Investigations into the antibacterial activities of ZnO micro-sized particles, ZnO NPs, and ZnO NPs capped with oxalic acid against S. aureus were carried out in the presence and absence of light. 194 It was observed that the efficiency of ZnO NPs was just 17% in the dark. However, their antibacterial properties saw a surge up to 80% upon application of light. The antibacterial behaviour was greatest for ZnO NPs while it was minimum for ZnO micro-sized particles, suggesting a higher release of Zn 2+ ions from ZnO NPs than ZnO micro-sized particles. The examination revealed that surface defects of the ZnO NPs boosted ROS production in the presence as well as absence of light. Additionally, it was also found that capping lowers the amount of superoxide radicals generated because capping blocks the oxygen vacancies that are chiefly accountable for the generation of superoxide radicals. In another investigation, the influence of NP size on bacterial growth inhibition by ZnO NPs and the mechanistic routes of their action were demonstrated. 195 ZnO NPs with diameters ranging from 12 nm to 307 nm were first generated. Thereafter, they were administered to Gram-positive and Gram-negative microorganisms ( Fig. 18 ). The results clearly illustrated the greater bactericidal efficacy of smaller ZnO NPs under dark conditions. The use of UV light resulted in an enhanced antibacterial behaviour of ZnO NPs owing to the enhanced formation of ROS from them. The antibacterial properties were rooted in the generation of ROS and the build-up of ZnO nano-sized particles in the cytoplasm and on the external membranes.
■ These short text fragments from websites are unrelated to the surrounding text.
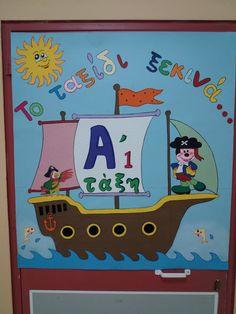 Το blog αυτό δημιουργήθηκε αρχικά για να προβάλλω τα βιβλία μου απο τις εκδόσεις Πατάκη αλλά και εργασίες μου στην τάξη, κατασκευές, άρθρα, φωτογραφίες, ανακοινώσεις και γενικώς ό,τι αφορά τα παιδιά και την εκπαίδευση. Thing 1, Educational Crafts, Elementary Teacher, Kids And Parenting, Toy Chest, Back To School, Diy And Crafts, Teaching, Activities
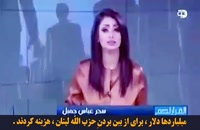 انتقاد جالب مجری زن عرب ، از ناتوانی اعراب در برابر ایران.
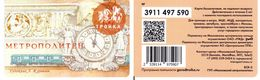 Transport  Card  Russia. Moscow  Metro/train/trolleybus/bus Troika 07. 2020 New - Russia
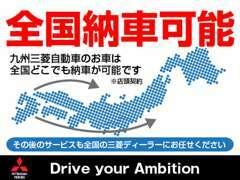 全国の三菱自動車での対応可能な、基本保証で安心!!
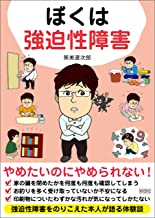 表紙: ぼくは強迫性障害 | 筒美遼次郎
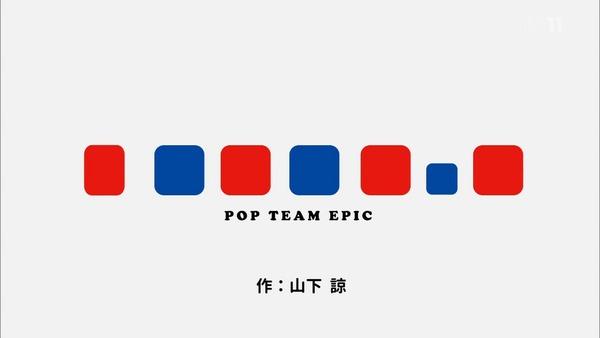 「ポプテピピック」4話 (21)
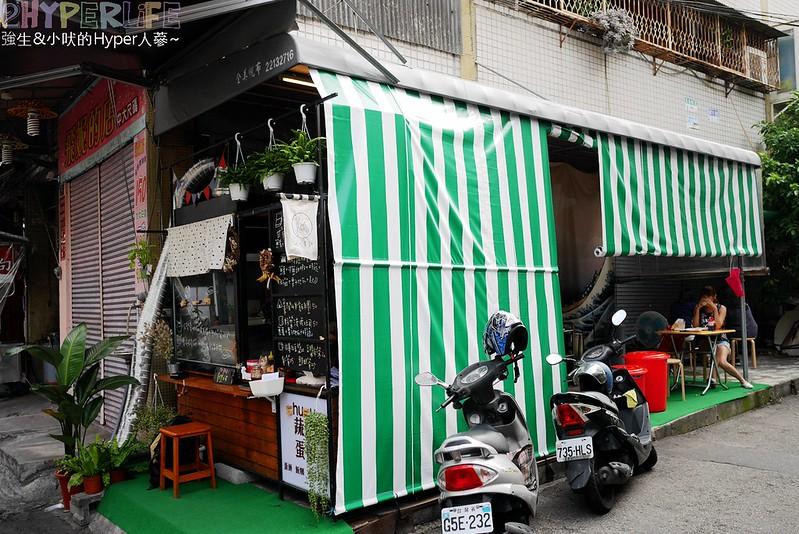 蔬服蛋餅_台中北區美食早餐 (1)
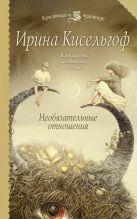 Кисельгоф И. - Необязательные отношения: роман' обложка книги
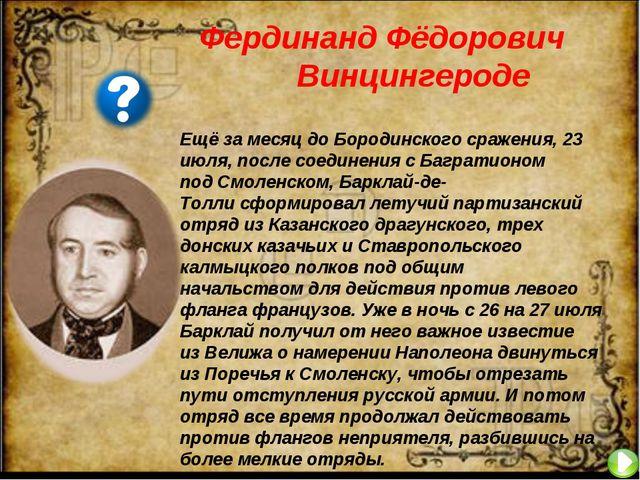 Фердинанд Фёдорович Винцингероде Ещё за месяц до Бородинского сражения, 23 и...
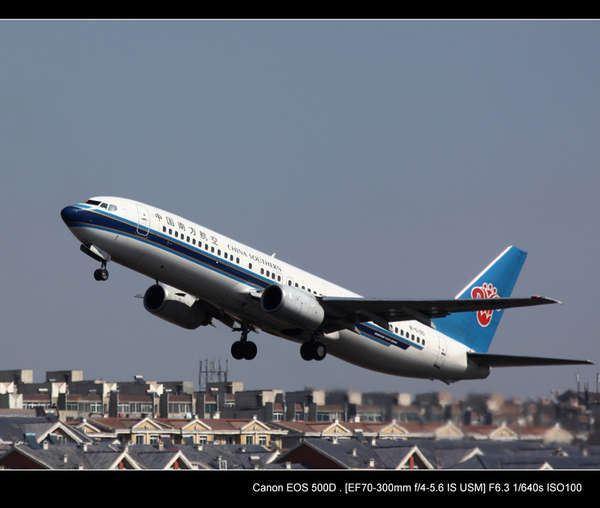 山西运城机票求代理;; 飞机票代理服务; 呼和浩特飞济南订票客服图片
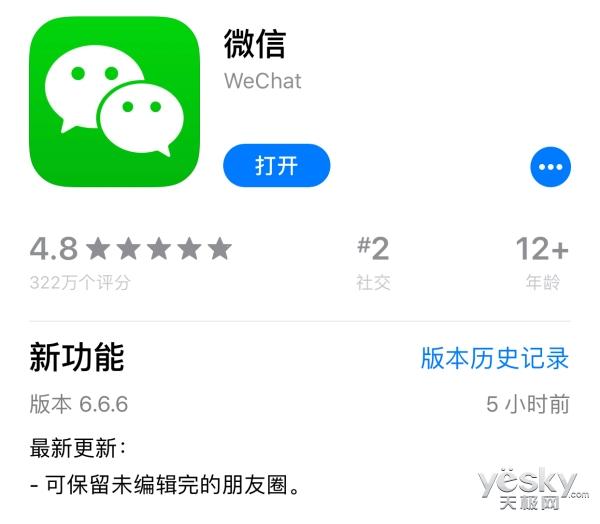 iOS版微信今日更新:可保留未编辑完的朋友圈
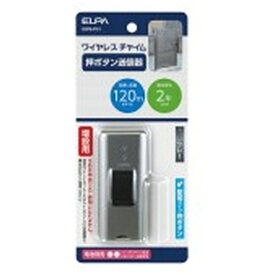 ELPA エルパ [ワイヤレスチャイム]押しボタン(グレー) EWS-P31 EWS-P31 グレー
	The influence of different sizes of ZnO NPs on the growth of a methicillin sensitive S. aureus strain. (A) Growth analysis curves obtained by tracking the optical density at 600 nm. (B) Percentage of viable S. aureus recovered after treatment with ZnO NPs of different sizes (reproduced from ref. with permission from the American Chemical Society).

In another intriguing investigation, the toxicity induced in antibiotic resistant nosocomial pathogens such as Acinetobacter baumannii ( A. baumannii ) and Klebsiella pneumoniae ( K. pneumoniae ) by photocatalytic ZnO NPs was studied. 196 It was seen that A. baumannii and K. pneumoniae were significantly destroyed by 0.1 mg mL −1 of ZnO nano-structures with 10.8 J cm −2 of blue light. Further, the mechanistic pathway of the antibacterial activity of photocatalytic ZnO NPs against antibiotic defiant A. baumannii was investigated. While cytoplasm leakage and membrane disruption of A. baumannii were evident after treatment with ZnO NPs under blue light exposure, there was no sign of plasmid DNA fragmentation. Therefore, membrane disruption could be associated with the mechanistic route via which the photocatalytic ZnO NPs demonstrated antibacterial activity. The possibility of the role of DNA damage therein was categorically ruled out.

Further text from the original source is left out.